It was easier to me to figure out what the probability first of actually getting two consecutive numbers;
First the odds on any given roll of getting an even number is 3/6 or 1/2. The same is true of odd numbers. Because there is a 1/2 for even roll of getting an even, and a 1/2 change of getting and odd, we can think of this largely as a coin game. Now I must figure out how many possible combinations of even and odd there are in 4 rolls.

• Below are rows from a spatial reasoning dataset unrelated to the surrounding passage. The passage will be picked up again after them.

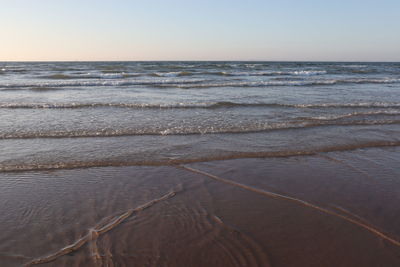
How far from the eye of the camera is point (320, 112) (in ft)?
36.3

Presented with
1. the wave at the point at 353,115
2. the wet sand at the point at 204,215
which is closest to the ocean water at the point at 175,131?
the wave at the point at 353,115

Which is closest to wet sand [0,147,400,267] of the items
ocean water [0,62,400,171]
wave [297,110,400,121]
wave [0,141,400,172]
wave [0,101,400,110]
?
wave [0,141,400,172]

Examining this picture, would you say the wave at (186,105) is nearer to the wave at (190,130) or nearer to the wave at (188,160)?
the wave at (190,130)

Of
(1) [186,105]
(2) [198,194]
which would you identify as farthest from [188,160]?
(1) [186,105]

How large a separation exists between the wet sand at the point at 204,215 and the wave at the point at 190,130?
241 centimetres

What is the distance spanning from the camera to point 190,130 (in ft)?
26.8

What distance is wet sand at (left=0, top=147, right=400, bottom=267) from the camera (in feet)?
10.1

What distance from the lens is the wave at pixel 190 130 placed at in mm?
7488

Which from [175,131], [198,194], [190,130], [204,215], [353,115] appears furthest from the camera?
[353,115]

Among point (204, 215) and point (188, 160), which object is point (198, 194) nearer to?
point (204, 215)

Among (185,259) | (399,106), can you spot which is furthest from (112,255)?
(399,106)

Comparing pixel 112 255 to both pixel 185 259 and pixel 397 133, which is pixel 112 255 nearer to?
pixel 185 259

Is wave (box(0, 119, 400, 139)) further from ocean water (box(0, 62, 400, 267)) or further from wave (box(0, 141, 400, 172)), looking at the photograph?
wave (box(0, 141, 400, 172))

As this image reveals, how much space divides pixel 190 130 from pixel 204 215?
14.8ft
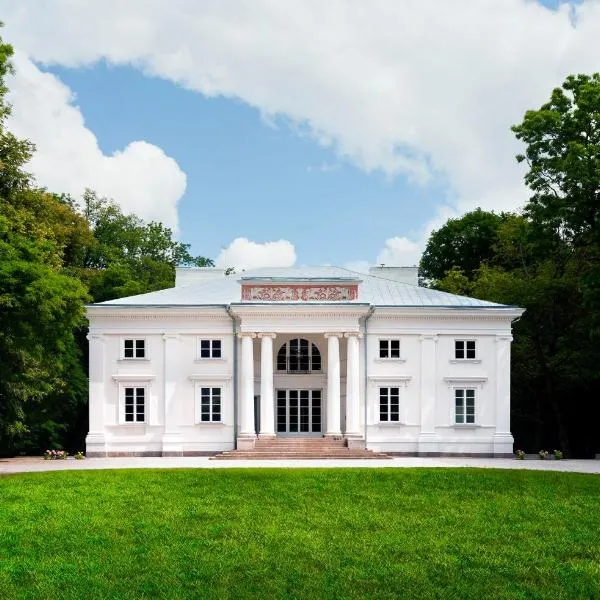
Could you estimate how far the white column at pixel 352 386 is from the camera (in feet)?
125

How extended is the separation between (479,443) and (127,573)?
28.1 meters

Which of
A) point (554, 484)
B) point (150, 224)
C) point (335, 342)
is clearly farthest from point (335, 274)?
point (150, 224)

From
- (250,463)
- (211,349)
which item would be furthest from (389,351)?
(250,463)

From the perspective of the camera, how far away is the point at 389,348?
3934cm

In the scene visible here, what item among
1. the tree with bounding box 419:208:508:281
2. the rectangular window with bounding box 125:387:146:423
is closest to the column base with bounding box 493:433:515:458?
the rectangular window with bounding box 125:387:146:423

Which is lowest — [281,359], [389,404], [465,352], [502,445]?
[502,445]

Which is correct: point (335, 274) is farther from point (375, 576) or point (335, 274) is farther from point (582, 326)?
point (375, 576)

There are 5 cases; o=odd, e=even
1) All odd; oooo, the number of possible combinations = 4!/4! = 1
2)1 even the rest odd; eooo, the number of combinations with this is = 4!/(1!)(3!)= 4
3) 2 odd 2 even; ooee, number of combinations = 4!/(2!*2!) = 3*2*1 = 6
4)3 even 1 odd; eeeo, number of combinations = 4!/(1!3!)4= 4
5) All even; eeee, number of combinations = 4!/4! = 1
So, total there are 1+4+6+4+1=16 combinations. This could also be determine this by using the counting principle, which says that if you trying count the number of possible combinations, simply multiple the number of possiblities for each decision together. With this problem each roll will result in an even or odd number, so roll has 2 possibilities. So if there are 4 rolls;
2*2*2*2=16 (for four rolls)
Beacuse there are only 4 rolls and 2 possible results for each roll, it's easy to determine combinations where you would have 2 consecutive evens.
1) eeoo
2) oeeo
3) ooee
4) eeeo
5) oeee
6) eeee
These are the 6 ways in which you can roll consecutive even numbers. So there are 10 ways in which you can roll the dice and not get 2 consecutive even numbers.
10/16=.625, but this is not an answer choice.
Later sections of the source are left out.